According to Márcio Seligmann-Silva, “a nation that has never managed to look at its own traumas and history of violence straight in the eyes is compelled to repeat the same history”. It is precisely against this status quo that contemporary art urgently seeks to redress and reflect, in a state of constant vigilance against the emergence of a new regime of censorship and control. Ongoing and still inconclusive, the research on themes and debates that involve memories and traumas inherited from the Brazilian civil-military dictatorship continues to run its course amongst artists, academics, and many different government and civil society institutions. However, given the recent political conjecture, particularly since the 2018 federal elections, it is necessary to reach a higher level of awareness and mobilize civil society to resist the new wave of conservatism, institutional dismantling and destruction, and the favoring of the private over the public sphere.

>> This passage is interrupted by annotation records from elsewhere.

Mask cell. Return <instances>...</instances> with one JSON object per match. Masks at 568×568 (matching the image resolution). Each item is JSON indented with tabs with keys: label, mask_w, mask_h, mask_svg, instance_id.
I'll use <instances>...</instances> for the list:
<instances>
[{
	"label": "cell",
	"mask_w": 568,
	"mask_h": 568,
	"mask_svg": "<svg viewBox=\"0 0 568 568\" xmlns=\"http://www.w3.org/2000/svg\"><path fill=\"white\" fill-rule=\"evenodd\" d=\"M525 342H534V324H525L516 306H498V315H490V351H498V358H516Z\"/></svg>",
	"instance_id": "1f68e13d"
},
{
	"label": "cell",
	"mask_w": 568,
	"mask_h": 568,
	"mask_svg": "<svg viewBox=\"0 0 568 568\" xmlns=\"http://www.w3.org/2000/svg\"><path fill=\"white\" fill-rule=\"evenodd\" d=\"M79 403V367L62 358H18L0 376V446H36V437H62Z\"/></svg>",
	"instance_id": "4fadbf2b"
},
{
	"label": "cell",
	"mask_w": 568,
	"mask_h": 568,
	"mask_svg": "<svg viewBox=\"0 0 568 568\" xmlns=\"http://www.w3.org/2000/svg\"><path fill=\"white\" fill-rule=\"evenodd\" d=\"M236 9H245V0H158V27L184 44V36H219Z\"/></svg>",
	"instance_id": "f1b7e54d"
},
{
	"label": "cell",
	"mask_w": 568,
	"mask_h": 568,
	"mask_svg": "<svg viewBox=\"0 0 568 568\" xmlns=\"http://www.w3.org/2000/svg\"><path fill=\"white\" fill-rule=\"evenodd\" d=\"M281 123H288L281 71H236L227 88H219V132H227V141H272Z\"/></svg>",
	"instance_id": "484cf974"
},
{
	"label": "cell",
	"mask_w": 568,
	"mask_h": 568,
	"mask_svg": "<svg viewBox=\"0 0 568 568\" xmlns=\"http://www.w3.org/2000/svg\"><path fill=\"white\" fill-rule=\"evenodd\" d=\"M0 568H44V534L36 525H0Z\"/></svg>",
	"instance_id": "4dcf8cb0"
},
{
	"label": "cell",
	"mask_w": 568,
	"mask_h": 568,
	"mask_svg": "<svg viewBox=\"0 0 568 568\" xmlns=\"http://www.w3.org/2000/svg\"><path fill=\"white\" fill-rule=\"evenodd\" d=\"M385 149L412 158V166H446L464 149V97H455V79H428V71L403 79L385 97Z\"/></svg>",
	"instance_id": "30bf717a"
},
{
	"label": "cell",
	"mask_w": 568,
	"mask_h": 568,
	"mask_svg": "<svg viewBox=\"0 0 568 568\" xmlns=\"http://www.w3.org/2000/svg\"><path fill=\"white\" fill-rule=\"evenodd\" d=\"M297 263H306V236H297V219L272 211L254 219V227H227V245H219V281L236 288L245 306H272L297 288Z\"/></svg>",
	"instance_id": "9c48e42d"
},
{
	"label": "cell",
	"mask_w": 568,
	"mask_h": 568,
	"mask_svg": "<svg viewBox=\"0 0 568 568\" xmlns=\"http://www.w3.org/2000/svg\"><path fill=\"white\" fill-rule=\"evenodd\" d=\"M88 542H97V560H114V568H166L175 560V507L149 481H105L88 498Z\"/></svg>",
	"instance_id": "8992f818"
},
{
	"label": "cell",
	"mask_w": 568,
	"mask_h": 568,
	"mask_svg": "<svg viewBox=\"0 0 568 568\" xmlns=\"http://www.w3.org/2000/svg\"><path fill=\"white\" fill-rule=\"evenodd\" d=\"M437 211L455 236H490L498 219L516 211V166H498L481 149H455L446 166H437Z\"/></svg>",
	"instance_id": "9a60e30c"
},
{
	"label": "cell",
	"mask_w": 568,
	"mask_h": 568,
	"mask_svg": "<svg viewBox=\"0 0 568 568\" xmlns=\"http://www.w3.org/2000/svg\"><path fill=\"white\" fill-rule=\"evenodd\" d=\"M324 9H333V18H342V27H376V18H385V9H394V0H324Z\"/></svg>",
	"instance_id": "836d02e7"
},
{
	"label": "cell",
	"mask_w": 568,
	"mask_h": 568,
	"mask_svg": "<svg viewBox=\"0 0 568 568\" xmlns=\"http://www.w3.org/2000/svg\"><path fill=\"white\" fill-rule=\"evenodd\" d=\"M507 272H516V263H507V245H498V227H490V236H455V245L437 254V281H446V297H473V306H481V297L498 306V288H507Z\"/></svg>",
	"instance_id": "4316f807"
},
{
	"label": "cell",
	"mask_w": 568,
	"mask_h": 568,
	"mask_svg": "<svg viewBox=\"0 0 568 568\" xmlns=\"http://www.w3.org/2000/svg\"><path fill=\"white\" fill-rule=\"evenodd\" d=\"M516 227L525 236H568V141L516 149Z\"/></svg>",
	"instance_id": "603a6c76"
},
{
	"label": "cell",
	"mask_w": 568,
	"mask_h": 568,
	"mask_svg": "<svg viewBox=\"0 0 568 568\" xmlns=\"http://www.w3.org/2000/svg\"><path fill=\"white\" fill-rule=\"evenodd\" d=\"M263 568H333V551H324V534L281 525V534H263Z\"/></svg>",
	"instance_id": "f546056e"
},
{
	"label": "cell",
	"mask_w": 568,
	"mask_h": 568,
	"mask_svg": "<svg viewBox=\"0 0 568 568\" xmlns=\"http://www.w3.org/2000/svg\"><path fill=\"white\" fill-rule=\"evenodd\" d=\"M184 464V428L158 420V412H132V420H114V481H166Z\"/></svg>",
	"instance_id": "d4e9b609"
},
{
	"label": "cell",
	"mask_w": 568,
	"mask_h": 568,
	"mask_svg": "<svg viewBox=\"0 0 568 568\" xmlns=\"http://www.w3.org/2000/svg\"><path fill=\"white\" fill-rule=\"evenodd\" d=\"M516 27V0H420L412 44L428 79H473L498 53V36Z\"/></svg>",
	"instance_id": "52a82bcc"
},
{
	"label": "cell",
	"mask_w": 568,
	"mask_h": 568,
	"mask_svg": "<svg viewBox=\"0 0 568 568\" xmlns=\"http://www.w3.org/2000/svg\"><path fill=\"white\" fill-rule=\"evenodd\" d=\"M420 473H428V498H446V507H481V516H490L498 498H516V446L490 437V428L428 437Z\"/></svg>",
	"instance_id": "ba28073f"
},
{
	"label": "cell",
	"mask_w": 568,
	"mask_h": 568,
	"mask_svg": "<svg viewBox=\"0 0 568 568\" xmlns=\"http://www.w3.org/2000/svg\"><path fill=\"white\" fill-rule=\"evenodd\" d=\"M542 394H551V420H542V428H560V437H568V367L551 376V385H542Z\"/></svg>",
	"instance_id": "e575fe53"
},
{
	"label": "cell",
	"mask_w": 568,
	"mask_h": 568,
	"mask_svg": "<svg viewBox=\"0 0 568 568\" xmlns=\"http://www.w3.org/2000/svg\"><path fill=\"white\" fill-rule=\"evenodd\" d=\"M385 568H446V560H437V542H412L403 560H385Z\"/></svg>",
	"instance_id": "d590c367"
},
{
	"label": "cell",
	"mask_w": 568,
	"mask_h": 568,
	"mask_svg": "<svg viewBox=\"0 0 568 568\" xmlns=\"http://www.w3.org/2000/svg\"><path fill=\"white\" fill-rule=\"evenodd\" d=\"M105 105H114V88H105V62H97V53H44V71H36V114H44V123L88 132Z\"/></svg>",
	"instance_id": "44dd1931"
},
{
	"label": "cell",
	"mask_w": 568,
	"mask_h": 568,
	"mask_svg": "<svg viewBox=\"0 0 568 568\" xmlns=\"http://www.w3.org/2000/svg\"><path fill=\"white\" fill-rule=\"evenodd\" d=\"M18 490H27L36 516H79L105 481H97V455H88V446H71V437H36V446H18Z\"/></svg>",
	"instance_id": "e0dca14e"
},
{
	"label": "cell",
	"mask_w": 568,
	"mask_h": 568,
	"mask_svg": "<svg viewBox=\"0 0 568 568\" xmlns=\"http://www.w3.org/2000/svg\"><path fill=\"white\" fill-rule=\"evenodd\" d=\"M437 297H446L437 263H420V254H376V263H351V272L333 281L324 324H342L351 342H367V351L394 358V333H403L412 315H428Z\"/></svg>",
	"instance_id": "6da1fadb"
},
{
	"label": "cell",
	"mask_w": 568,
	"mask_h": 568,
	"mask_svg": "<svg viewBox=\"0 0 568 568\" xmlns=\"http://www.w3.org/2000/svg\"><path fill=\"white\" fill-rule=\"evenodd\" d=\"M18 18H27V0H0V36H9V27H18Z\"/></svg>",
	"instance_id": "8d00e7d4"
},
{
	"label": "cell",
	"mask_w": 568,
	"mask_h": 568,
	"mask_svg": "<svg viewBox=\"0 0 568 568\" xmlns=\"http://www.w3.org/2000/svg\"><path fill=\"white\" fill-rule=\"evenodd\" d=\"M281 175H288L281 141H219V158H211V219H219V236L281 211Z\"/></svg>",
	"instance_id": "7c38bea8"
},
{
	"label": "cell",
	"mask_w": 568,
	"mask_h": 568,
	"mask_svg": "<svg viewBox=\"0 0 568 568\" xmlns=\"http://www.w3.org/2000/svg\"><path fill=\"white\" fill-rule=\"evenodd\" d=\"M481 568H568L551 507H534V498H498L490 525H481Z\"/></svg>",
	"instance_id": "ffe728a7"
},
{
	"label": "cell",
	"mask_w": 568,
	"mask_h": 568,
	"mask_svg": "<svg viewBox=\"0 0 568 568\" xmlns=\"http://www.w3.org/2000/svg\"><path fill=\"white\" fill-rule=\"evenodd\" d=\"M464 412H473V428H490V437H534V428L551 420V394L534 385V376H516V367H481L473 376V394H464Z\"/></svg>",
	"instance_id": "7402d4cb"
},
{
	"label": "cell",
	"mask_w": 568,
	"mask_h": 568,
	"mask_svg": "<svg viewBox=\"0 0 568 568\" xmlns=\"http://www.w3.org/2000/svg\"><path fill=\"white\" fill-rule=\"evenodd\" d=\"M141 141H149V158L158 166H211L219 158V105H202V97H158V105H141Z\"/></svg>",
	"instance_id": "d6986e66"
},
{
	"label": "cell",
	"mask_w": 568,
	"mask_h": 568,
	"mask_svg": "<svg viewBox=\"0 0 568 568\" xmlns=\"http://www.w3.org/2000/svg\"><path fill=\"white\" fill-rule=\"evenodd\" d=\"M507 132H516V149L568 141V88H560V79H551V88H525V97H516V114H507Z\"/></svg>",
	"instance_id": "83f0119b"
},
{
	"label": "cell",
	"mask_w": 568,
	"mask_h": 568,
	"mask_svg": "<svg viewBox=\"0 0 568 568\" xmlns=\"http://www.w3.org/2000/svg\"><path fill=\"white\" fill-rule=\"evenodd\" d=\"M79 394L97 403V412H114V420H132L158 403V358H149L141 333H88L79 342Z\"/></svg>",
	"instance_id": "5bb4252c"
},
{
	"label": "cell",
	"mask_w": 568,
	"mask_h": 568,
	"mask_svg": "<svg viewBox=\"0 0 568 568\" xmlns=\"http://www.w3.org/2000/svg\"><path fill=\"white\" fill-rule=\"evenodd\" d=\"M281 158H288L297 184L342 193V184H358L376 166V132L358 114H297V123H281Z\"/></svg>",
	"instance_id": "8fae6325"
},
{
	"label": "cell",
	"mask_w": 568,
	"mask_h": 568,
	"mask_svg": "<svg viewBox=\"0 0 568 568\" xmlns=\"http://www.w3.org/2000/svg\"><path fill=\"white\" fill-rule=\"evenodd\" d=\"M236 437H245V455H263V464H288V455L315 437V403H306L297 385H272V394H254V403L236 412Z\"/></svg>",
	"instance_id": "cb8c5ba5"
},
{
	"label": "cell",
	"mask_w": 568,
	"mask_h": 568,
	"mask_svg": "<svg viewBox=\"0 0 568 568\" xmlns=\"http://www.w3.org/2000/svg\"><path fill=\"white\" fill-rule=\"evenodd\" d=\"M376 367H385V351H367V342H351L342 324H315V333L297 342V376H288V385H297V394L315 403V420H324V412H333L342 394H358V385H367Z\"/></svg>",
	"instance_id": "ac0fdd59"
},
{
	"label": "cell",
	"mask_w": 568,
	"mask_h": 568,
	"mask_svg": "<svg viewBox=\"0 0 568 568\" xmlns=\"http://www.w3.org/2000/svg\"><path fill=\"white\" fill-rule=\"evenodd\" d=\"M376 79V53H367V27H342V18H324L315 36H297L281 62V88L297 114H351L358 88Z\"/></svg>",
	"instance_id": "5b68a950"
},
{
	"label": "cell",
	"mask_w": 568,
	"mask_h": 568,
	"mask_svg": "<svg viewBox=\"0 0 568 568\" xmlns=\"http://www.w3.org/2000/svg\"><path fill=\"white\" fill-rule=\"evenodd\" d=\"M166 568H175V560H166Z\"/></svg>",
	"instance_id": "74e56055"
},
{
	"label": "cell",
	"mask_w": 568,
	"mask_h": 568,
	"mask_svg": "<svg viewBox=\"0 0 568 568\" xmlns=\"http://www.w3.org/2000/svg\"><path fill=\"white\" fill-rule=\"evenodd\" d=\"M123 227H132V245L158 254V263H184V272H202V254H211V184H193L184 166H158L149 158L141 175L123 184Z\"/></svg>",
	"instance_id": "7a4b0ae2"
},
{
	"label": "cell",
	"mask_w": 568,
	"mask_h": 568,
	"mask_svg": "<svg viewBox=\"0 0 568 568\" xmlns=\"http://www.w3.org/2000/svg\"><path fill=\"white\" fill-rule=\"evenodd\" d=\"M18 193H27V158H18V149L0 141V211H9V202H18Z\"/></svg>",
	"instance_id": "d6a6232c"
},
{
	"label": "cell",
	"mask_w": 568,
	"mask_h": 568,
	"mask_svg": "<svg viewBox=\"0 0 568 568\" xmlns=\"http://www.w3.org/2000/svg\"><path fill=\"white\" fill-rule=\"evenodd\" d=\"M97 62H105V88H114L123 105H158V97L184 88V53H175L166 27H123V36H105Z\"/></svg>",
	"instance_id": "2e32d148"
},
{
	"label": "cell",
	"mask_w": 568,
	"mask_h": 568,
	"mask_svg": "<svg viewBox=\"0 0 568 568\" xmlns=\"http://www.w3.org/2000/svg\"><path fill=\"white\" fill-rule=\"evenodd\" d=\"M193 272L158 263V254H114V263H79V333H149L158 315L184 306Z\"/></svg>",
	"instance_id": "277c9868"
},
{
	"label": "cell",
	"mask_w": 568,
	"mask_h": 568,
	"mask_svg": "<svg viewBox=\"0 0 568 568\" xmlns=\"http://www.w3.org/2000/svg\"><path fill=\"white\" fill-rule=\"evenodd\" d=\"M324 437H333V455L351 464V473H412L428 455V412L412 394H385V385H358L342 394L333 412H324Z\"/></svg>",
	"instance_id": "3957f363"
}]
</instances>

Today, in contrast to the previous decade, our democracy has reached its most critical state of vulnerability and crisis, which is mirrored by the current international context. Therefore, taking into account Bernardo Kucisnki’s viewpoint, it is a matter of urgency to be able to look at the images and read the words that the art world so sensitively turns our gaze to. Perhaps it is through art itself that we will be able to find the answers to the democratic impasses that we presently face and, consequently, respond to the cultural and ideological disputes at play. As aptly argued by Italian writer, thinker and activist Franco Berardi, it is time to look at “futurability”, that is, we must be able to see and become aware of the various possible futures inscribed in the present, maneuvering the possibilities that capitalism tries to deprive us from.
Seligmann-Silva, Márcio. “Repetições: Tudo de novo”, in Priscilla Arantes and Diego Matos, Estado(s) de emergência. São Paulo: Paço das Artes, 2019, p. 15.
Berardi, Franco. Depois do futuro. São Paulo: Ubu Editora, 2019, p. 178.